Are we still having this fight FFS

The story that has unfolded in Canberra over the last few weeks has been horrific by anyone’s standards. To date, 4 women have alleged sexual misconduct against the same liberal staffer who is alleged to have raped Brittany Higgins in the parliament house office of Linda Reynolds in March of 2019.  

The women I know are angry. Not just about the current set of facts but that we are still having the same conversation. Every time a woman is raped and/or murdered in this country there is a chorus of “what she might have done to bring this on herself”. Some more subtle than others but it’s always there. It was announced there would be March4Justice protests all over the country. Although there was a rally being held closer to home, I felt this overwhelming urge to be there within shouting distance of the Prime Minister’s office. An office paid for with our tax dollars, which is now the scene of an alleged crime.

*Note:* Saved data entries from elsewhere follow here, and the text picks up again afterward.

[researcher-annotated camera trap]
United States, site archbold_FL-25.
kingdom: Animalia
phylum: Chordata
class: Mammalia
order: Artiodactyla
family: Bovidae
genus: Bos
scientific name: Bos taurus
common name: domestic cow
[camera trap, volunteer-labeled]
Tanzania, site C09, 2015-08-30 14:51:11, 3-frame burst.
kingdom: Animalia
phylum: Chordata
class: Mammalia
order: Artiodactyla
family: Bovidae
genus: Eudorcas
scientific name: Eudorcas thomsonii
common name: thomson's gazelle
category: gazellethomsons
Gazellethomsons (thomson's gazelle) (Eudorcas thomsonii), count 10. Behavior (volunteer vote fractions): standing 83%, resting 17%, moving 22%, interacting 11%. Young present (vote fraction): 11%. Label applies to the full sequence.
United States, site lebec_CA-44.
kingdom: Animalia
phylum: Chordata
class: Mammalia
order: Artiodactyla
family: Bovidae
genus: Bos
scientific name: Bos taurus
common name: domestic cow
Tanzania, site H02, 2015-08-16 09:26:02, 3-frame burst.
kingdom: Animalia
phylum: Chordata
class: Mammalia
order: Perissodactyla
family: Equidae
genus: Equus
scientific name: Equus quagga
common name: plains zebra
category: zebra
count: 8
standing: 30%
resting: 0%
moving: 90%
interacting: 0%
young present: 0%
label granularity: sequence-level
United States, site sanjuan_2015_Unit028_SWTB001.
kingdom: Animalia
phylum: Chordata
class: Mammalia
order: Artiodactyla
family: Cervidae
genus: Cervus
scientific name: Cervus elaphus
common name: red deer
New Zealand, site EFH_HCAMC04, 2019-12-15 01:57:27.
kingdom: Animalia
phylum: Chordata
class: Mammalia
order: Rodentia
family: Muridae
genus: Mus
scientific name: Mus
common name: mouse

I wanted to join my voice to the thousands of others to tell the current government that playing duck and cover is not good enough this time. 

I had a friend whose opinion I value and who falls on the opposite side of the political spectrum as I do, told me in no uncertain terms that the abuse of women physical, mental, and sexual is unacceptable and needs to stop but he doesn’t feel that it needs to be a political debate as my side of politics has its own share of predators. A point I don’t disagree with. I don’t think this can be broken down to a left vs right issue as much as a power issue. It is however up to each side when it comes up with one of their own to deal with it properly and not just point at the opposition and say well you handled your sexual assault allegation worse than we handled ours. Someone’s sexual trauma is not a political football.  

As we stood on the grass in the shadow of parliament house, the human cost of that game was represented in a young, unscheduled speaker who took the stage in front of a sea of people to share her experience. Brittany Higgins explained how things changed once she reported what had happened to her. “I wasn’t a person who had just gone through a life-changing traumatic event, I was a political problem”. She told of the pain of watching our current prime minister publicly apologies about how her complaint was handled while his team privately tried to discredit and unmined her loved ones.  

The aftermath of the alleged assault is now subject to a government inquiry and the incident itself, the subject of a police investigation.  

As a mum, that day was a double-edged sword. I wanted the kid to see brave, amazing women step forward and fight, but she is also seeing that there is a need to fight and that it’s been ongoing.  

This was the Kid’s first time in Canberra, so despite the reason for the visit, I still wanted her to see the sights including Questacon and Parliament House. After the insurrection in Washington, I thought better of taking her straight from the protest to the tour, so the decision was made to do the tour the next day.  

On the second floor of this taxpayer-funded building is a huge Lego model of Parliament House. It is a work of art. Commissioned in 2018 and took 750 hours to build. The attention to detail is sensational. Christopher Pyne running through the building with a toolbox because he was “the fixer”, someone throwing a democracy sausage from the balcony, Protestors out the front, which made me smile. Then we came to two offices in the model. One has two people kissing in the corner of the office and a little Lego staffer running away in horror and the other has someone sitting at their desk with a skeleton clearly visible in the closet. Everyone on the tour looked at each other and rolled their eyes. Did anyone think to ask Jenny how she feels about the Lego, as that seem to be the only way to clarify anything in that building. Given the recent revelations, I think that is what they call hiding in plain sight.